- _Activity_: Please repeat the records exactly from their first line, finishing at the line containing "replied Bessie simply." and including it.

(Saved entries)

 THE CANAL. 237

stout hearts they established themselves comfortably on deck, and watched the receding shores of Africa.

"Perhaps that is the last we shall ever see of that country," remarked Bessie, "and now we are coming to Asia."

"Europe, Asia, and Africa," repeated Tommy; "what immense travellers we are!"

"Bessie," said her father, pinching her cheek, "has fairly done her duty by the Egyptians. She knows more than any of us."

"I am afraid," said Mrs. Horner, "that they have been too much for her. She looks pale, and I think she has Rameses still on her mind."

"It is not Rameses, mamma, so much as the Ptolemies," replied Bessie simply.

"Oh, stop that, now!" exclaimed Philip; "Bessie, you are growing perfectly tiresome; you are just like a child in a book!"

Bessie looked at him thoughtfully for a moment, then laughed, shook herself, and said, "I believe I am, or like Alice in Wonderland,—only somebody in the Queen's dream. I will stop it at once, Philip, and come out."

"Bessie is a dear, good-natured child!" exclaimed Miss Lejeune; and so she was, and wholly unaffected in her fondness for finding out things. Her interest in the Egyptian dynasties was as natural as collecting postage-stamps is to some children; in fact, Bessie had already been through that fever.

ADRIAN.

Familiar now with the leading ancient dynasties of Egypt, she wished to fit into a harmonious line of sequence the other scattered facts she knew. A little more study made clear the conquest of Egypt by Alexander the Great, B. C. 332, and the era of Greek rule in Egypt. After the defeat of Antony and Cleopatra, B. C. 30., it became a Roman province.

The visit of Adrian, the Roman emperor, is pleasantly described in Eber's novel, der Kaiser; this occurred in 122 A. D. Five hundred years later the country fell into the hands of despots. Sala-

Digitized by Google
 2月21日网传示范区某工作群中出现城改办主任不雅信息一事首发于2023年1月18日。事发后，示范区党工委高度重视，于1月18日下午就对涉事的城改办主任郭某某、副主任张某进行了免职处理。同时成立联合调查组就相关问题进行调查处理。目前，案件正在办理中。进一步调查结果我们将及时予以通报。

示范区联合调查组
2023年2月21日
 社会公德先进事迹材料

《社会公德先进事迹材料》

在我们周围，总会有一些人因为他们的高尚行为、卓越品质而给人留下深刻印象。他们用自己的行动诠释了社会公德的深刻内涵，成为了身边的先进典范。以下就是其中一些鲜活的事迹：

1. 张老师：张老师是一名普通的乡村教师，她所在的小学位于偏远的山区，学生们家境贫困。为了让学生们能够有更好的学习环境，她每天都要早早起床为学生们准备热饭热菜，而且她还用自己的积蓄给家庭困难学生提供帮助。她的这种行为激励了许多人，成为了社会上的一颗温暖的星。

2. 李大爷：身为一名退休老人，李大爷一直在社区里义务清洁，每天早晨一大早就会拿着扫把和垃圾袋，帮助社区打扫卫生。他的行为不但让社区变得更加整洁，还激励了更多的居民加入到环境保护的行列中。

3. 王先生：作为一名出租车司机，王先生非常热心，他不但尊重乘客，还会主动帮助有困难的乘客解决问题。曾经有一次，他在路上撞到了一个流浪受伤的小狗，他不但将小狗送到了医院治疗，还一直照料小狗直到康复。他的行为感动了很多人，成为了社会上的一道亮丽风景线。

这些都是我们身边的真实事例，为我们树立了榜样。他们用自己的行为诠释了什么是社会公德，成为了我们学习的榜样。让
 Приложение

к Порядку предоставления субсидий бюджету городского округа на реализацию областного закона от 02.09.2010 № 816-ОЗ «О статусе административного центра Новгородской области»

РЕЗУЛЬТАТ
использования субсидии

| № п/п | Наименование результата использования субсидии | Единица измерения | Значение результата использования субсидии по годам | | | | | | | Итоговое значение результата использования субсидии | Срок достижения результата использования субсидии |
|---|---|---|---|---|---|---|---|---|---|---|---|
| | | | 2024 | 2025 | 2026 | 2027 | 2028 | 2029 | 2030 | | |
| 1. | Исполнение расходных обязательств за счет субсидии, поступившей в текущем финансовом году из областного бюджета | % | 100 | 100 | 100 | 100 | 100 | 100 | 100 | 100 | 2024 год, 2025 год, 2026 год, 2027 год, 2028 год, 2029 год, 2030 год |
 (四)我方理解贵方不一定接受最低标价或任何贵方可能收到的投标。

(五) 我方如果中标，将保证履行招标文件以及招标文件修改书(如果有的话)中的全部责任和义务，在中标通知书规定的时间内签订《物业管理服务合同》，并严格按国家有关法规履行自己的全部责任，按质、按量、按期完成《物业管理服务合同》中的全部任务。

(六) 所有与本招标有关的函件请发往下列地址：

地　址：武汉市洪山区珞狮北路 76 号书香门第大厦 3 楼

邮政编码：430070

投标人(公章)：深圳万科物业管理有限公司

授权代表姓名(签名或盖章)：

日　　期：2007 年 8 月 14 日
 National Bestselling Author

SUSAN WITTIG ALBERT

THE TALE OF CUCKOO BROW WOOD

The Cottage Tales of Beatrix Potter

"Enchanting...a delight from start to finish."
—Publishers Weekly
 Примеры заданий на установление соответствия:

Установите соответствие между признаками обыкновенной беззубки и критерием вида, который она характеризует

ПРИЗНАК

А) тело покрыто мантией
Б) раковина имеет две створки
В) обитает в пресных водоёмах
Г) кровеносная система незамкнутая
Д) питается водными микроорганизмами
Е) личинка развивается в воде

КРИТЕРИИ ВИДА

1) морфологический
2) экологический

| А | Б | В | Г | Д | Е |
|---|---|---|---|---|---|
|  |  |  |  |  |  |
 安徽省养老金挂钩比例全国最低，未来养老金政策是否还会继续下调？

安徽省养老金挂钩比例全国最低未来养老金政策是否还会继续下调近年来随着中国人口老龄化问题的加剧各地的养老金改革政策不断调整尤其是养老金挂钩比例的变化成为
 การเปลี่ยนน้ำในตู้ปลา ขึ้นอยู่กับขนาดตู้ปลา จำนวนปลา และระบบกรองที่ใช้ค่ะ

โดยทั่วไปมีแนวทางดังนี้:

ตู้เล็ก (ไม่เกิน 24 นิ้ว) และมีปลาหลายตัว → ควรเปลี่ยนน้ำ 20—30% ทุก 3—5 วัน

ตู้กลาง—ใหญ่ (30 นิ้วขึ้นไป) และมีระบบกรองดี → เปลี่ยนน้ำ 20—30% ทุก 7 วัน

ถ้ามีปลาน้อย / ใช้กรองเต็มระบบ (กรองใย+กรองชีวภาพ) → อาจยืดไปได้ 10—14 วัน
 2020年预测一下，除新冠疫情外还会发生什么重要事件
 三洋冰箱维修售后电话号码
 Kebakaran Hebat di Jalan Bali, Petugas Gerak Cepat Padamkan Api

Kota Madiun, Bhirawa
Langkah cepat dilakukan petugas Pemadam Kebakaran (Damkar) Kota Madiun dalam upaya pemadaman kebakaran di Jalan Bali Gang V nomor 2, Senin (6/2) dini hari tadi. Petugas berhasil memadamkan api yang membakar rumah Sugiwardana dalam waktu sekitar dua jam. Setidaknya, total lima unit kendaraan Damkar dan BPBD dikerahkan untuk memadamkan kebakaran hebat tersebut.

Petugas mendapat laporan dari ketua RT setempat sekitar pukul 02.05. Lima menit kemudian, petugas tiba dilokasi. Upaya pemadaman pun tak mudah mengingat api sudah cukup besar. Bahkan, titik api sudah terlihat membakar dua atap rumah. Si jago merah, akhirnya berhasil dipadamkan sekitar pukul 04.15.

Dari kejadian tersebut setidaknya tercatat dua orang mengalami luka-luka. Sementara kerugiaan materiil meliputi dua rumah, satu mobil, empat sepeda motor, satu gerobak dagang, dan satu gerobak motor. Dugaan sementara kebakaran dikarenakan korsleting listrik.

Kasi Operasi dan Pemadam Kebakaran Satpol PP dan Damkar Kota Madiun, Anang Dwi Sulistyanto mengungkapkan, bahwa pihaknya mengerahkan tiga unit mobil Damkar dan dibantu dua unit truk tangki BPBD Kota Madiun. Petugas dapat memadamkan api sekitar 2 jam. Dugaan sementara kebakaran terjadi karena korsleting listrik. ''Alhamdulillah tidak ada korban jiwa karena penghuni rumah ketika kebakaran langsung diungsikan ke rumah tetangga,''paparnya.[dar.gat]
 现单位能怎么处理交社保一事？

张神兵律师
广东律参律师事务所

- _Output_:
 THE CANAL. 237

stout hearts they established themselves comfortably on deck, and watched the receding shores of Africa.

"Perhaps that is the last we shall ever see of that country," remarked Bessie, "and now we are coming to Asia."

"Europe, Asia, and Africa," repeated Tommy; "what immense travellers we are!"

"Bessie," said her father, pinching her cheek, "has fairly done her duty by the Egyptians. She knows more than any of us."

"I am afraid," said Mrs. Horner, "that they have been too much for her. She looks pale, and I think she has Rameses still on her mind."

"It is not Rameses, mamma, so much as the Ptolemies," replied Bessie simply.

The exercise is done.